# TEXTE:
On a alors en tête la représentation qu’ils lui avaient de prime abord donné à l’écran, avec la chimère à écailles et tentacules (une gravure du Rebis Mercuriel personnifiant le ternaire alchimique du Sel, du Souffre et du Mercure, issue de l’ouvrage italien de 1572, Della trasmutatione metallica écrit par Giovanni Nazari) ou encore de la femme avec la grosse araignée dans les cheveux (une caricature intitulée “Next Hideous Sensation Chignon” réalisée par Edward Linley Sambourne en 1867, issue du magazine satirique anglais Punch).

Le Rebis Mercuriel
La page du Polynectar, à l'écran
L'hideux chignon
  • C’est le même cas pour la page arrachée sur le Basilic. Ici, le serpent enroulé qui vient enluminer le texte évoque un style celtique.

# CONSIGNES:
1. Restituez mot pour mot le passage du texte sur les illustrations allant de « On a alors en » à « satirique anglais Punch). ».
2. Rédigez la suite du texte sur les illustrations, en reprenant immédiatement après sa dernière phrase.

# DONNÉES FOURNIES:
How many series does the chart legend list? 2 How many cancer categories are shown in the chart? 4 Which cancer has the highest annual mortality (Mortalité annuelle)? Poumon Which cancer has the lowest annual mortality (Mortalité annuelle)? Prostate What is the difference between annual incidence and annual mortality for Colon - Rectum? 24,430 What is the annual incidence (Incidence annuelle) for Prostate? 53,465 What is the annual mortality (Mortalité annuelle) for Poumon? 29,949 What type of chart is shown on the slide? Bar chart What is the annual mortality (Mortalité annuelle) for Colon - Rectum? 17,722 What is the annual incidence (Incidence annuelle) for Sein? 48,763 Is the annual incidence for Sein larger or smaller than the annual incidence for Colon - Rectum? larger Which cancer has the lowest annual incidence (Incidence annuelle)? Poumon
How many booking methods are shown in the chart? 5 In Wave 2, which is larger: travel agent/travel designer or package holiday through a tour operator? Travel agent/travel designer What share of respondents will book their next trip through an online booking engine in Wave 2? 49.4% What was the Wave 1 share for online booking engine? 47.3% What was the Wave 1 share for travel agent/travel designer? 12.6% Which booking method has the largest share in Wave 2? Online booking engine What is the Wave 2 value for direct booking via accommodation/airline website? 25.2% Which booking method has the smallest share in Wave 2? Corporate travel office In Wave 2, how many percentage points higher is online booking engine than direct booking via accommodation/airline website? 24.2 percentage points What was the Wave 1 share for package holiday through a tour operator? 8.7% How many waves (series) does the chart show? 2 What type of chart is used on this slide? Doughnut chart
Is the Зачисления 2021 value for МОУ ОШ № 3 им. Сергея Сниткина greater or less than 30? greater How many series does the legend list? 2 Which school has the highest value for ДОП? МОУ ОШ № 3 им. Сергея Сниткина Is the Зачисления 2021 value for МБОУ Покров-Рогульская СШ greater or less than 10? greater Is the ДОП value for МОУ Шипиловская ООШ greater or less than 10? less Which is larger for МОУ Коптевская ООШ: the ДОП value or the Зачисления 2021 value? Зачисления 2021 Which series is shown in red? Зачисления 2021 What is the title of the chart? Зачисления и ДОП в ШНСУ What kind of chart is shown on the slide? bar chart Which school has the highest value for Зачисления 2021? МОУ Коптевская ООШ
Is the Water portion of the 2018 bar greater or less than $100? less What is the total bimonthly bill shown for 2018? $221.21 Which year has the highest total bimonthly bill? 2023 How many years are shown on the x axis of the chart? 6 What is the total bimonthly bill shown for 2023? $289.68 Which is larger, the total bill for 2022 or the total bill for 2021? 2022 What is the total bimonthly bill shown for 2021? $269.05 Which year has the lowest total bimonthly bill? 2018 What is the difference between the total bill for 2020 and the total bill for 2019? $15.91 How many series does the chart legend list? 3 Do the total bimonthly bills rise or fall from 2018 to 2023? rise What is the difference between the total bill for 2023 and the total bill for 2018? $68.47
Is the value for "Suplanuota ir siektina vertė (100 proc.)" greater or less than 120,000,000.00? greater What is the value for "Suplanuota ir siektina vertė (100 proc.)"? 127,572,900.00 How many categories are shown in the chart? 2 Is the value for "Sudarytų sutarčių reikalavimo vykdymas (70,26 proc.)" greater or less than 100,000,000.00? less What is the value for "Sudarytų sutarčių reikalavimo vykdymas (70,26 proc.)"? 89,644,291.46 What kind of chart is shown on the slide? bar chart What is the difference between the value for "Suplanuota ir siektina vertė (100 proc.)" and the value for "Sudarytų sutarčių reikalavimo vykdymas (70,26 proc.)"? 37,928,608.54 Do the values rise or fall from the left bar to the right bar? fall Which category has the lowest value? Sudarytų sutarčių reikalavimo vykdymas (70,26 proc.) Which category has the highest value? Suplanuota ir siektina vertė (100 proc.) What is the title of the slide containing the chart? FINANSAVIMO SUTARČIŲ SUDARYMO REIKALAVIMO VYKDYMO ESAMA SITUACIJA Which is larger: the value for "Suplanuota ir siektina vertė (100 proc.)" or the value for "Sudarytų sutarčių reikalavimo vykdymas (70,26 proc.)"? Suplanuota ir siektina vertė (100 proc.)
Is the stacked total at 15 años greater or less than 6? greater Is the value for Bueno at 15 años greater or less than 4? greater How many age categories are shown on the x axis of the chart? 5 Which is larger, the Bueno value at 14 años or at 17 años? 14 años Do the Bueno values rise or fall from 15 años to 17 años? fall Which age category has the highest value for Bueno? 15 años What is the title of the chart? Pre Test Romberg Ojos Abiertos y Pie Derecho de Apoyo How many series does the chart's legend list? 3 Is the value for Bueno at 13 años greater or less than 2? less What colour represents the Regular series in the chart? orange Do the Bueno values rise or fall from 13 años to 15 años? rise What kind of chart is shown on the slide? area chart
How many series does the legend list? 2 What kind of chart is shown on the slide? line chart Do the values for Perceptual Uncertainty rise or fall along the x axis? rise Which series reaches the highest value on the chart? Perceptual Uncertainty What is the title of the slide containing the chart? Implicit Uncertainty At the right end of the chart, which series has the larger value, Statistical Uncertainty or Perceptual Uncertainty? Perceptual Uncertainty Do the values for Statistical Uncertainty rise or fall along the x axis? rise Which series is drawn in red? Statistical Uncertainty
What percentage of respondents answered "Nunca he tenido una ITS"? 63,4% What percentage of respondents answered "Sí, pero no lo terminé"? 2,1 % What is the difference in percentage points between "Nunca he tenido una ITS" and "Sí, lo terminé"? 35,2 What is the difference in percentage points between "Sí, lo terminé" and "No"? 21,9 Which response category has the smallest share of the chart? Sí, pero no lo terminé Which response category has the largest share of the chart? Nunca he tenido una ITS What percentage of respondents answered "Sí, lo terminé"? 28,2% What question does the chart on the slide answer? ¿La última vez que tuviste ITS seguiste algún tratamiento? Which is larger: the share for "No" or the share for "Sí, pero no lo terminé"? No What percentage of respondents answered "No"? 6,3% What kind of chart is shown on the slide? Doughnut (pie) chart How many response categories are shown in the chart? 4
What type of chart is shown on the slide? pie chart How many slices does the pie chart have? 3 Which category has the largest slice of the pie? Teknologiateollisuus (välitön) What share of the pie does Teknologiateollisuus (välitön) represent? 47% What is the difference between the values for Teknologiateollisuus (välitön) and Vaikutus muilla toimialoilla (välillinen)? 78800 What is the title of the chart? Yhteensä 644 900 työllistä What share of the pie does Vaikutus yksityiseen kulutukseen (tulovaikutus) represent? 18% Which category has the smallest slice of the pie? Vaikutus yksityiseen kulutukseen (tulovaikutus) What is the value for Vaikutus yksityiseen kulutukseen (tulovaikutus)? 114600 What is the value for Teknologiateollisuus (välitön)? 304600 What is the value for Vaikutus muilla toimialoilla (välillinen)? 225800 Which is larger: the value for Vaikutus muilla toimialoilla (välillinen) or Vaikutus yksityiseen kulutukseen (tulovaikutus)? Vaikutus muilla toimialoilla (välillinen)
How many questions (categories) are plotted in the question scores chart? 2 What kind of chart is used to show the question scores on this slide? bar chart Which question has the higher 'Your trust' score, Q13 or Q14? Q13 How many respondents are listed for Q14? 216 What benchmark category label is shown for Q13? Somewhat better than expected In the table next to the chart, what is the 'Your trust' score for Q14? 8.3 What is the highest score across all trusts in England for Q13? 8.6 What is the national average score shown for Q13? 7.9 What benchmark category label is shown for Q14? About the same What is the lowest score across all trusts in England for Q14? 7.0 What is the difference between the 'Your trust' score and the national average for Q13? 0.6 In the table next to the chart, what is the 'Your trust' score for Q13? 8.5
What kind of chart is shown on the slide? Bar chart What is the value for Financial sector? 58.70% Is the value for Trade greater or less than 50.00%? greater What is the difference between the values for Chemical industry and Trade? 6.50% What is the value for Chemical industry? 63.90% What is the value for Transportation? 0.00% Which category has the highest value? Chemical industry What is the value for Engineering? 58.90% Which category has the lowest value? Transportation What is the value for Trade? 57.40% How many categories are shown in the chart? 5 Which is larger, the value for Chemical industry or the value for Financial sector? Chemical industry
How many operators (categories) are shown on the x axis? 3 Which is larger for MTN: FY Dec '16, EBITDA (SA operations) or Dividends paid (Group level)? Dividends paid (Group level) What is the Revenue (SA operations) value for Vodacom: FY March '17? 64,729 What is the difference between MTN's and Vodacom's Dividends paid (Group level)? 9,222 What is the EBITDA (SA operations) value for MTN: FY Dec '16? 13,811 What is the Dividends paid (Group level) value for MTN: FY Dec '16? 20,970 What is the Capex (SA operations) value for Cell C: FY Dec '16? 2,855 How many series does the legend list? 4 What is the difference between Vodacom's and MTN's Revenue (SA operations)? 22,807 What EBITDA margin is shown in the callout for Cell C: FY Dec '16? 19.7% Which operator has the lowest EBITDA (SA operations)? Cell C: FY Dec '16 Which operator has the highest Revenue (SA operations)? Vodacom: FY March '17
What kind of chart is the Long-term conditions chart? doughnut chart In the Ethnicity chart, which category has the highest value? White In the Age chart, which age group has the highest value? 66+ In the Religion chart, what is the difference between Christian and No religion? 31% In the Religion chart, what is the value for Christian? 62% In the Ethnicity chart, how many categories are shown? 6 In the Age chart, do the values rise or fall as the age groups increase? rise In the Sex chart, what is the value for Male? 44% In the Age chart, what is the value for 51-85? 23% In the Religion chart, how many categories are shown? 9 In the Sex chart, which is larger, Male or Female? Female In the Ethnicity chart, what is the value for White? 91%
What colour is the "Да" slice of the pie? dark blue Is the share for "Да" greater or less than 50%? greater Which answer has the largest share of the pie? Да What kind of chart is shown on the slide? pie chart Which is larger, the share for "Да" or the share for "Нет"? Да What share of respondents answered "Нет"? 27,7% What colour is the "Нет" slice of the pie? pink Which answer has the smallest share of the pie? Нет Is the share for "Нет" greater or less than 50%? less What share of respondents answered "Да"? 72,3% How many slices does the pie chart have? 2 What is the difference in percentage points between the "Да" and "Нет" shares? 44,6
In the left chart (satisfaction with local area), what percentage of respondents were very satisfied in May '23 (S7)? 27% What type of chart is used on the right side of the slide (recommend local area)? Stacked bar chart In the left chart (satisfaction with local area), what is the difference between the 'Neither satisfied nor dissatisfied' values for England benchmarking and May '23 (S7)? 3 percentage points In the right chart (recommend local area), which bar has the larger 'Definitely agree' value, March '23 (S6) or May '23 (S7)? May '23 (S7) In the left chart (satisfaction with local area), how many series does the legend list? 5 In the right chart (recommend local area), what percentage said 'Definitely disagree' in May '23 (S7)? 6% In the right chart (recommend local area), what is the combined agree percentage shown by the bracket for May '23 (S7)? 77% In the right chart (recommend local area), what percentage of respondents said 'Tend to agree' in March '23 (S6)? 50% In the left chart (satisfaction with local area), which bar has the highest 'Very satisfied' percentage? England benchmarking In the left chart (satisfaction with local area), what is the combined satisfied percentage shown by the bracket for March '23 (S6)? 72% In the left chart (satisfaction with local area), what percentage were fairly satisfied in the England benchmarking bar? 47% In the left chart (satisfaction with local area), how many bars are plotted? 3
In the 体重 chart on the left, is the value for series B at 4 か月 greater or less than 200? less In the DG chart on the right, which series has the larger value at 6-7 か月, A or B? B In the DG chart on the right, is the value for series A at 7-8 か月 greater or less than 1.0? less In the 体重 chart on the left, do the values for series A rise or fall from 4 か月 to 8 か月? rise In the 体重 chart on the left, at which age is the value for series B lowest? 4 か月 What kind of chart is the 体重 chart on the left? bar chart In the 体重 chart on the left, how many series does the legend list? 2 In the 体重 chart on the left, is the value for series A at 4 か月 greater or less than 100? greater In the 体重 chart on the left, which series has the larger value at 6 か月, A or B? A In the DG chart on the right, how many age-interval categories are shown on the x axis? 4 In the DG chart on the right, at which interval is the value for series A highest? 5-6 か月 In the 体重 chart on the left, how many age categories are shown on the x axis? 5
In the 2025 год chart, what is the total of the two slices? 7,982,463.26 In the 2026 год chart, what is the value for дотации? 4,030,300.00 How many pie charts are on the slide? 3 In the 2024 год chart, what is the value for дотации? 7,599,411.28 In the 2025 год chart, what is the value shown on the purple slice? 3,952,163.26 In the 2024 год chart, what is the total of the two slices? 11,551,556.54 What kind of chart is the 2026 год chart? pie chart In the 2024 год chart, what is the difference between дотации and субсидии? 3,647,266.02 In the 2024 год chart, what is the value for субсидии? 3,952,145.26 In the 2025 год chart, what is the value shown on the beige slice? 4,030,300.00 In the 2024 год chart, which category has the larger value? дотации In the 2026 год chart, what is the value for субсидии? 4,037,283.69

# RÉPONSES NUMÉROTÉES:
1.
On a alors en tête la représentation qu’ils lui avaient de prime abord donné à l’écran, avec la chimère à écailles et tentacules (une gravure du Rebis Mercuriel personnifiant le ternaire alchimique du Sel, du Souffre et du Mercure, issue de l’ouvrage italien de 1572, Della trasmutatione metallica écrit par Giovanni Nazari) ou encore de la femme avec la grosse araignée dans les cheveux (une caricature intitulée “Next Hideous Sensation Chignon” réalisée par Edward Linley Sambourne en 1867, issue du magazine satirique anglais Punch).

2.
    • Dans le film, cette page, arrachée d’un livre intitulé Most Macabres Monstruosities (Monstruosités les Plus Macabres), était plus sobre et l’image figurant au centre est celle d’un serpent quelconque. Le texte, dans les première ligne est identique. Mais en ce qui concerne la fin, les graphistes ont brodé.

Par ailleurs, la version illustrée du Journal Intime de Jedusor en tant qu’objet physique est différente de celle du film : là où celui du film etait vierge, celui-ci est un journal ligné, avec les dates. Quant à la figuration de son souvenir de Juin 1943 (celui au cours duquel Myrtle Warren – future Mimi Geignarde – a été tué e), on a un peu cette même approche graphique que ceux de la Pensine dans le sixième film : un aspect tache d’encre, liquide qui coule (ce qui fait écho à la manière dont cette Horcruxe est détruit avec le crochet du Basilic).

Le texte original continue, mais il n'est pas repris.